Sarah placed a hand on my forearm. Her fingers were cold. "Genevieve, listen to me. The HLA markers... they don't match. It’s not just that you aren't a donor match."
She took a breath that seemed to suck the oxygen out of the room.
"The DNA test confirms that there is zero percent probability of maternity. Collin is not your biological son."
The words were foreign objects, jagged and nonsensical. I laughed, a brittle, wet sound. "I gave birth to him. I held him. Valentino cut the cord."
"I ran it three times," Sarah whispered, sliding a paper across the desk. The numbers blurred into black static. "I'm so sorry."
The room tilted. I stood up, the chair screeching against the linoleum, and stumbled out before she could touch me again. I needed air. I needed Valentino to fix this error. He would fix it. He was the CEO of Matthews Enterprises; he fixed everything.

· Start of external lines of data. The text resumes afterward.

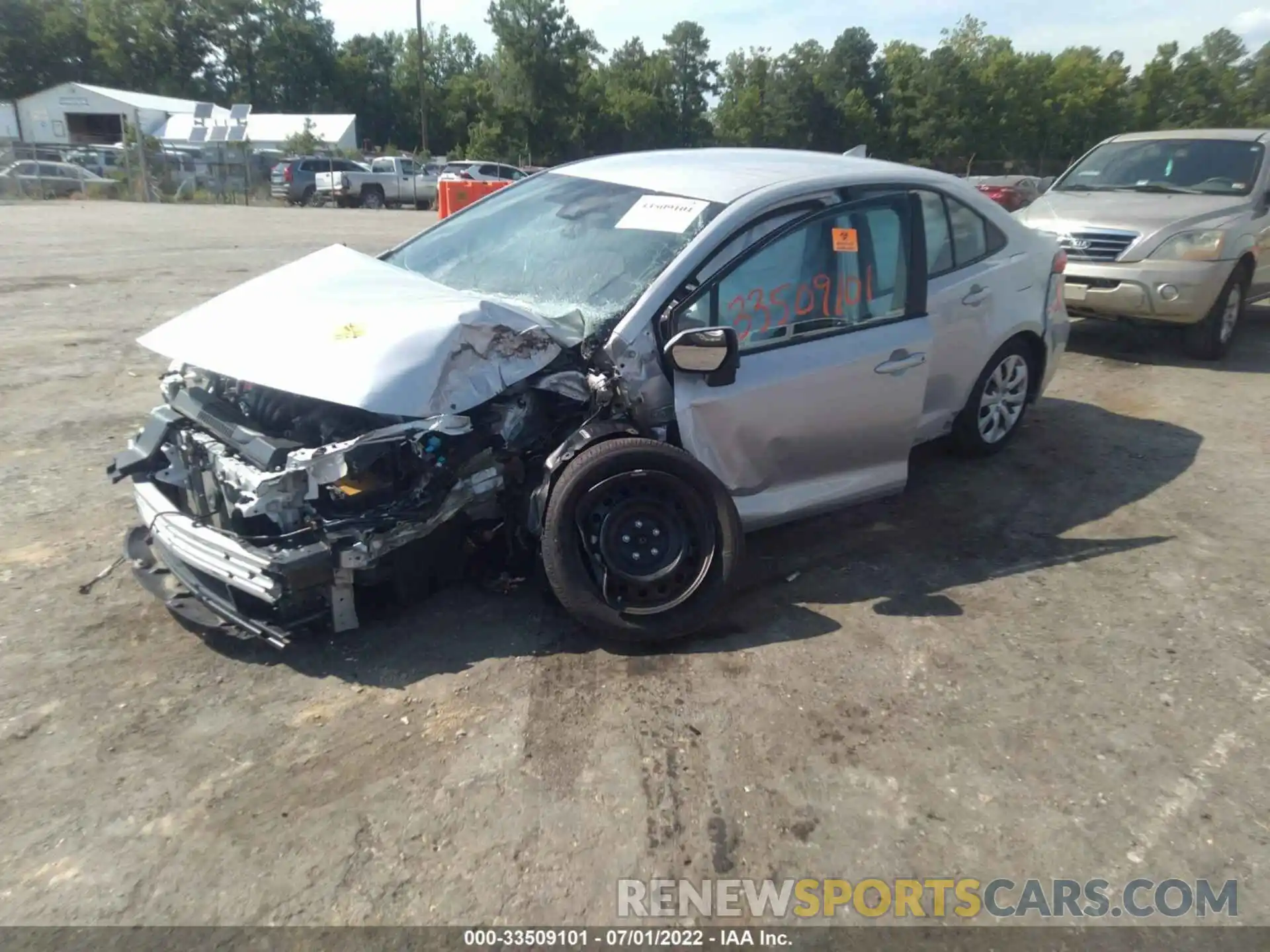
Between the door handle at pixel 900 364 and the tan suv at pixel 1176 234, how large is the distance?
176 inches

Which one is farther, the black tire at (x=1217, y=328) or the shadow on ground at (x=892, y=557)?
the black tire at (x=1217, y=328)

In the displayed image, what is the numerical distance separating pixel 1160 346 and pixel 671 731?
8023 millimetres

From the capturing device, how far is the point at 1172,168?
916 cm

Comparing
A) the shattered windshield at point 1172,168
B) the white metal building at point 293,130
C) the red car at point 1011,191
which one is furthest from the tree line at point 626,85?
the shattered windshield at point 1172,168

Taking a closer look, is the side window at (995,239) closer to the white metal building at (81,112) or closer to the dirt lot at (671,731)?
the dirt lot at (671,731)

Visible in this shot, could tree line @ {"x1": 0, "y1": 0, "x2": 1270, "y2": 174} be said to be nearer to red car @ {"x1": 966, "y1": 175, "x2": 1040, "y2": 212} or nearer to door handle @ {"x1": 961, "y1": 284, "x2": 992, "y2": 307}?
red car @ {"x1": 966, "y1": 175, "x2": 1040, "y2": 212}

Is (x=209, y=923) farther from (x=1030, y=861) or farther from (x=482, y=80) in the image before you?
(x=482, y=80)

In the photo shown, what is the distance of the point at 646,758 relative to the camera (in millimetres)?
3127

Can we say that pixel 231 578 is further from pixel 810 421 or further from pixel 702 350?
pixel 810 421

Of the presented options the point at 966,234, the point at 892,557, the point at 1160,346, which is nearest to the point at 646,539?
the point at 892,557

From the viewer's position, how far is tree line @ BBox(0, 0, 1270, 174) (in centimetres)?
5716

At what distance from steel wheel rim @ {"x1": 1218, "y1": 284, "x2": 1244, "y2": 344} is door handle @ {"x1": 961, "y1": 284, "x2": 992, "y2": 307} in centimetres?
450

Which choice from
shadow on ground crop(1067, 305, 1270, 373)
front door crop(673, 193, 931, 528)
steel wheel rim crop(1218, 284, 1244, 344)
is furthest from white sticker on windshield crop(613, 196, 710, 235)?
steel wheel rim crop(1218, 284, 1244, 344)

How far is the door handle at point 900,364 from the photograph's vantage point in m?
4.41
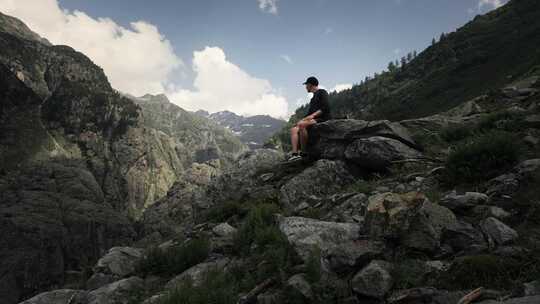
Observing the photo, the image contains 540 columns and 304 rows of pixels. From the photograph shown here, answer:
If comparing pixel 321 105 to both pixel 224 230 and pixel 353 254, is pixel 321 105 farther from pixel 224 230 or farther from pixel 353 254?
pixel 353 254

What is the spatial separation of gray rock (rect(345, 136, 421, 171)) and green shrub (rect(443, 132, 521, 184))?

I wandered the corridors blindly, my footsteps echoing like gunshots in my ears. I drifted toward the surgical wing, drawn by a magnetic pull to where my husband—my partner of ten years—would be waiting.
Voices drifted from a shadowed alcove near the vending machines. Hushed, venomous tones I recognized instantly.
"...insane to let her do the surgery, Val! If they test the tissue, we’re finished."
Isabela. My sister-in-law. Her voice wasn't the sweet, grieving lilt she used at family dinners. It was sharp, jagged with panic.
I froze, pressing myself against the cold wall.
"Keep your voice down," Valentino snarled. The cruelty in his tone was a stranger to me. "She’s hysterical. She thinks she’s saving him. If I stop her now, she’ll ask questions."
"She’s going to find out, Valentino!" Isabela’s hiss was like steam escaping a valve. "She’s going to find out that Collin is *my* son. That we swapped them."
The floor seemed to dissolve beneath my feet. I clamped a hand over my mouth to stifle the scream clawing up my throat.
"She won't," Valentino said, his voice dropping to a terrifyingly calm register. "She’s too stupidly in love to see what’s right in front of her. She raised your son like a prince, just like we planned."
"And her brat?" Isabela challenged. "What if she goes looking for the one we sent away?"
"Rhys is dead, Isabela," Valentino said flatly. "He died in that foster hole two years ago. Pneumonia. Neglect. It doesn't matter. He’s gone."
My knees gave out. I slid down the wall, the cold tile biting into my skin. Rhys. The name I had wanted to give Collin, but Valentino had insisted on a family name. My baby. My real baby. Dead. While I played house with the son of the woman sleeping with my husband.
The world didn't just break; it evaporated. The love, the memories, the vows—all of it incinerated in the span of three sentences. I stared at my hands, expecting to see blood. I felt gutted, hollowed out, and in the dark cavern where my heart used to be, something cold and sharp began to take shape.